(Beginning of Data section)
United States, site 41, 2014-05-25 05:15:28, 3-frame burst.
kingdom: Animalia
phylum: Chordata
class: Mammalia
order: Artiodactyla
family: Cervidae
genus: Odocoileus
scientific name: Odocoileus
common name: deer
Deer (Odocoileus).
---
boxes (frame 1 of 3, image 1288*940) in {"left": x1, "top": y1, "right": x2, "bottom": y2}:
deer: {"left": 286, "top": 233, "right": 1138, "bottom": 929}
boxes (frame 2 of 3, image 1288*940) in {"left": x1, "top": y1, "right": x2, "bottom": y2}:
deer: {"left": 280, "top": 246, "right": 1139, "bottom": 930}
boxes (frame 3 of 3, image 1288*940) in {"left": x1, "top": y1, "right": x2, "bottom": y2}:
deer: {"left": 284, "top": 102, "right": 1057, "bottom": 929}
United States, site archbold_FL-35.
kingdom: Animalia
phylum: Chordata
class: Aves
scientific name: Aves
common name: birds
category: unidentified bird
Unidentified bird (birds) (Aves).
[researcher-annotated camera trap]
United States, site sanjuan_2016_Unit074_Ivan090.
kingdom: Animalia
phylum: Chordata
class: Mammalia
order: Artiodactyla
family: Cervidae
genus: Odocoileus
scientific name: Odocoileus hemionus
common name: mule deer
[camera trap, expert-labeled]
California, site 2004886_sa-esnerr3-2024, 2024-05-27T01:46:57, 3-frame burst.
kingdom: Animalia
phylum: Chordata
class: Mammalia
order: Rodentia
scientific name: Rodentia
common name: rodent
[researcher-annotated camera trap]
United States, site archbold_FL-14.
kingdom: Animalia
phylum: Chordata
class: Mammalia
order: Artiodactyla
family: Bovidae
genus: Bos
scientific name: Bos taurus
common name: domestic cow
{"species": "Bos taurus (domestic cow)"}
(End of Data section)
Pull each line containing "scientific" from the records.

** Task solution **
scientific name: Odocoileus
scientific name: Aves
scientific name: Odocoileus hemionus
scientific name: Rodentia
scientific name: Bos taurus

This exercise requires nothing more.